= Available records =
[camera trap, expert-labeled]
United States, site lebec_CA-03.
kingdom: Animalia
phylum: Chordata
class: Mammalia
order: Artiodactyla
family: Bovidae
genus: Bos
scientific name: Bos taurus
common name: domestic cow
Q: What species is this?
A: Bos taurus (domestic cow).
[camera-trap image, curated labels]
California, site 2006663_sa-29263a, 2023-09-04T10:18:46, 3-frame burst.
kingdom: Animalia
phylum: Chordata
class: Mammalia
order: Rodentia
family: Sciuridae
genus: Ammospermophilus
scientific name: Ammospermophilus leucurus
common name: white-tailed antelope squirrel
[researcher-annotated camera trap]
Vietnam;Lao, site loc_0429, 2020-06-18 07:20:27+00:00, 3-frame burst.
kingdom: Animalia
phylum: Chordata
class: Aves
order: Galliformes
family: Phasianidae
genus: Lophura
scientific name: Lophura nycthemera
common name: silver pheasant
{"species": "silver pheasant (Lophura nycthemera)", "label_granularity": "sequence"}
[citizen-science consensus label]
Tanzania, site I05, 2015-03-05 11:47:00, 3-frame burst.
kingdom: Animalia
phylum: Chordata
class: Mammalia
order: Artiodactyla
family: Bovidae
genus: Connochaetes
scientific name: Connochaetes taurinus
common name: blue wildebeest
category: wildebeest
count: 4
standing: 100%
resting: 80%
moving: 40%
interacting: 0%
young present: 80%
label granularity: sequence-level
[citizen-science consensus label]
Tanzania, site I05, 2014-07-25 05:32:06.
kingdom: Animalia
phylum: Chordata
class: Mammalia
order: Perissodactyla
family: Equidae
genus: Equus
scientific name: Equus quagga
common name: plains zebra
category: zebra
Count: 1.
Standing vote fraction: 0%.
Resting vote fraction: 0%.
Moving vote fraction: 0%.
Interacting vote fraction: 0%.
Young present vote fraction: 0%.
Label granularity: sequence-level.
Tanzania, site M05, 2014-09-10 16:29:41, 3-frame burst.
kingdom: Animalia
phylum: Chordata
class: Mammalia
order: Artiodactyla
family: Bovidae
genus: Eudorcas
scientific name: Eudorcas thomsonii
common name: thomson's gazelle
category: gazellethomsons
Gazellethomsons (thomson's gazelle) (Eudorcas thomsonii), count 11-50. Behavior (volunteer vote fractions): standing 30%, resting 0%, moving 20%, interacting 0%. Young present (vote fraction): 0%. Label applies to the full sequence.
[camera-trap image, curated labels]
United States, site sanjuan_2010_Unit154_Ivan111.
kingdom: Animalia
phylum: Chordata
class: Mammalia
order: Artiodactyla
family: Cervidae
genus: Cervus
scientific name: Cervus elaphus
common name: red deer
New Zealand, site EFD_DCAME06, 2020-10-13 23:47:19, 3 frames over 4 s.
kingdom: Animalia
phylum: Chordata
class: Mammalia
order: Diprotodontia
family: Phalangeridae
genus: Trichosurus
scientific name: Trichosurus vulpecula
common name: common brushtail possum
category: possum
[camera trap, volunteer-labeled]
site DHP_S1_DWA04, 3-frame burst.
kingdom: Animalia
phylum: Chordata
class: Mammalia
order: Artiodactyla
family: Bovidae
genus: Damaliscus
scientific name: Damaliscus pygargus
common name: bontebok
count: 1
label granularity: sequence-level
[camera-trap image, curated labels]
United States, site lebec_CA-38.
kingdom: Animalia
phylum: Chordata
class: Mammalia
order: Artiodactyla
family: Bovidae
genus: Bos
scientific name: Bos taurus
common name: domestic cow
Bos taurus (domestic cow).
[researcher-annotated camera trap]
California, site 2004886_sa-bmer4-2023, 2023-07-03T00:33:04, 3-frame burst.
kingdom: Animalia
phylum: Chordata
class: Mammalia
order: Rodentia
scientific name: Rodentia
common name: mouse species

= What needs to be done =
Reproduce every single entry above exactly.

= Solution =
[camera trap, expert-labeled]
United States, site lebec_CA-03.
kingdom: Animalia
phylum: Chordata
class: Mammalia
order: Artiodactyla
family: Bovidae
genus: Bos
scientific name: Bos taurus
common name: domestic cow
Q: What species is this?
A: Bos taurus (domestic cow).
[camera-trap image, curated labels]
California, site 2006663_sa-29263a, 2023-09-04T10:18:46, 3-frame burst.
kingdom: Animalia
phylum: Chordata
class: Mammalia
order: Rodentia
family: Sciuridae
genus: Ammospermophilus
scientific name: Ammospermophilus leucurus
common name: white-tailed antelope squirrel
[researcher-annotated camera trap]
Vietnam;Lao, site loc_0429, 2020-06-18 07:20:27+00:00, 3-frame burst.
kingdom: Animalia
phylum: Chordata
class: Aves
order: Galliformes
family: Phasianidae
genus: Lophura
scientific name: Lophura nycthemera
common name: silver pheasant
{"species": "silver pheasant (Lophura nycthemera)", "label_granularity": "sequence"}
[citizen-science consensus label]
Tanzania, site I05, 2015-03-05 11:47:00, 3-frame burst.
kingdom: Animalia
phylum: Chordata
class: Mammalia
order: Artiodactyla
family: Bovidae
genus: Connochaetes
scientific name: Connochaetes taurinus
common name: blue wildebeest
category: wildebeest
count: 4
standing: 100%
resting: 80%
moving: 40%
interacting: 0%
young present: 80%
label granularity: sequence-level
[citizen-science consensus label]
Tanzania, site I05, 2014-07-25 05:32:06.
kingdom: Animalia
phylum: Chordata
class: Mammalia
order: Perissodactyla
family: Equidae
genus: Equus
scientific name: Equus quagga
common name: plains zebra
category: zebra
Count: 1.
Standing vote fraction: 0%.
Resting vote fraction: 0%.
Moving vote fraction: 0%.
Interacting vote fraction: 0%.
Young present vote fraction: 0%.
Label granularity: sequence-level.
Tanzania, site M05, 2014-09-10 16:29:41, 3-frame burst.
kingdom: Animalia
phylum: Chordata
class: Mammalia
order: Artiodactyla
family: Bovidae
genus: Eudorcas
scientific name: Eudorcas thomsonii
common name: thomson's gazelle
category: gazellethomsons
Gazellethomsons (thomson's gazelle) (Eudorcas thomsonii), count 11-50. Behavior (volunteer vote fractions): standing 30%, resting 0%, moving 20%, interacting 0%. Young present (vote fraction): 0%. Label applies to the full sequence.
[camera-trap image, curated labels]
United States, site sanjuan_2010_Unit154_Ivan111.
kingdom: Animalia
phylum: Chordata
class: Mammalia
order: Artiodactyla
family: Cervidae
genus: Cervus
scientific name: Cervus elaphus
common name: red deer
New Zealand, site EFD_DCAME06, 2020-10-13 23:47:19, 3 frames over 4 s.
kingdom: Animalia
phylum: Chordata
class: Mammalia
order: Diprotodontia
family: Phalangeridae
genus: Trichosurus
scientific name: Trichosurus vulpecula
common name: common brushtail possum
category: possum
[camera trap, volunteer-labeled]
site DHP_S1_DWA04, 3-frame burst.
kingdom: Animalia
phylum: Chordata
class: Mammalia
order: Artiodactyla
family: Bovidae
genus: Damaliscus
scientific name: Damaliscus pygargus
common name: bontebok
count: 1
label granularity: sequence-level
[camera-trap image, curated labels]
United States, site lebec_CA-38.
kingdom: Animalia
phylum: Chordata
class: Mammalia
order: Artiodactyla
family: Bovidae
genus: Bos
scientific name: Bos taurus
common name: domestic cow
Bos taurus (domestic cow).
[researcher-annotated camera trap]
California, site 2004886_sa-bmer4-2023, 2023-07-03T00:33:04, 3-frame burst.
kingdom: Animalia
phylum: Chordata
class: Mammalia
order: Rodentia
scientific name: Rodentia
common name: mouse species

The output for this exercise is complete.